# Methods Comparisons on the OMIM Dataset

In [1]:
import pickle
import pandas as pd
from tqdm.notebook import tqdm
from sklearn.metrics import auc
import plotly.graph_objects as go

from Paths import PATH_TO_DATASETS

In [3]:
DISEASE_NAMES = ['C0006142_Malignant_neoplasm_of_breast', 'C0009402_Colorectal_Carcinoma',\
                 'C0023893_Liver_Cirrhosis_Experimental']

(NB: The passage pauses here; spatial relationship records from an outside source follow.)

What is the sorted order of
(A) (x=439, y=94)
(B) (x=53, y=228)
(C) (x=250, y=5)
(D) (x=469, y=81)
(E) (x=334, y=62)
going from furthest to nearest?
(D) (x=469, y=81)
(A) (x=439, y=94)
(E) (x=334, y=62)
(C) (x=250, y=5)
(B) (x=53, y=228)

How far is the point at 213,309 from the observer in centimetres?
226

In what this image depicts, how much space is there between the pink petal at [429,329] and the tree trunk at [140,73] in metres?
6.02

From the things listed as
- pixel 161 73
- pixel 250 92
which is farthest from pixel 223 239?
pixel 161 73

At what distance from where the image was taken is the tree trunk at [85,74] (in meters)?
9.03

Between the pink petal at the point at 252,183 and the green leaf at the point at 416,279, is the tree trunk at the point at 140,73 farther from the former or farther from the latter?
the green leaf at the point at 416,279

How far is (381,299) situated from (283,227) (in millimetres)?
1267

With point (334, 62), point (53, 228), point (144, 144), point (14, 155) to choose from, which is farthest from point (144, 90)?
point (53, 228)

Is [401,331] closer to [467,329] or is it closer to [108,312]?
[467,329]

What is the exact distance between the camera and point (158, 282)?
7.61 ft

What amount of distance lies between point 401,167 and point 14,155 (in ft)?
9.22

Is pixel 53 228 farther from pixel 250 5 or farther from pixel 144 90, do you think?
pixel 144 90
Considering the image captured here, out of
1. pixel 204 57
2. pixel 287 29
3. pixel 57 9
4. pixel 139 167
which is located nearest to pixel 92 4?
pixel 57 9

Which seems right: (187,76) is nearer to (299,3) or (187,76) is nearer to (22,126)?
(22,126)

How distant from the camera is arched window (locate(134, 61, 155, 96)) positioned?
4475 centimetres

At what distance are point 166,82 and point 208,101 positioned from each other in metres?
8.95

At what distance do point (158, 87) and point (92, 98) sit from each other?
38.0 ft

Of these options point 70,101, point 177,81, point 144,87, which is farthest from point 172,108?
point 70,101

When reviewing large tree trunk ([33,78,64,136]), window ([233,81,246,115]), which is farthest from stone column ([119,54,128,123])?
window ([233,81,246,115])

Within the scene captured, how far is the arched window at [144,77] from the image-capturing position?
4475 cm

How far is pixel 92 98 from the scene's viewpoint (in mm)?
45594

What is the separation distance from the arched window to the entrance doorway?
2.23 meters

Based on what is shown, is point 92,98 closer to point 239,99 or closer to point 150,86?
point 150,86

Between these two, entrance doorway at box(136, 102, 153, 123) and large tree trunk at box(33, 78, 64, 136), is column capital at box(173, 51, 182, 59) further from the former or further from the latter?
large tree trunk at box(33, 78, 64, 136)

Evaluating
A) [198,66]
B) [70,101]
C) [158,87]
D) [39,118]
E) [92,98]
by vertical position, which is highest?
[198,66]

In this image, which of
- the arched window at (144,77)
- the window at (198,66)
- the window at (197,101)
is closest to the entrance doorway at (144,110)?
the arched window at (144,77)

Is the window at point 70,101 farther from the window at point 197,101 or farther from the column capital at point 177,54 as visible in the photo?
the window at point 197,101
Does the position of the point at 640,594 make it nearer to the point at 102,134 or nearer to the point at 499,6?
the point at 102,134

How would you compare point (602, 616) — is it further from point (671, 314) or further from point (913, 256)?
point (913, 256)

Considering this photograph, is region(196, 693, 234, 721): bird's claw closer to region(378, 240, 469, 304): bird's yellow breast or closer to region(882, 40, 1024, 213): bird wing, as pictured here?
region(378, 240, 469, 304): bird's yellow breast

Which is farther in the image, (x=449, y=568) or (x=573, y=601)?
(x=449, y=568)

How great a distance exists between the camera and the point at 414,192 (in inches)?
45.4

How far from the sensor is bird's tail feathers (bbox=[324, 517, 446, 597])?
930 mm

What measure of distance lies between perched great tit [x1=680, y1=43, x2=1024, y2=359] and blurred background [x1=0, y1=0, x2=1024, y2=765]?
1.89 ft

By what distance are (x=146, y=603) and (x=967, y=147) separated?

DISEASE_CODES = {"C0006142_Malignant_neoplasm_of_breast": "C0006142", \
                    "C0009402_Colorectal_Carcinoma": "C0009402", \
                    "C0023893_Liver_Cirrhosis_Experimental": "C0023893"
                }

GUILD_METHODS   = []
COMPARE_METHODS = ["XGDAG - GNNExplainer",  "XGDAG - GraphSVX", "NIAPU", "DIAMOnD",]
XAI_METHODS     = ["GNNExplainer", "XGDAG - GNNExplainer", "GraphSVX", "XGDAG - GraphSVX", "SubgraphX", "XGDAG - SubgraphX"]

ratios_to_validate = [25, 50, 100, 200, 500, 750, 1000]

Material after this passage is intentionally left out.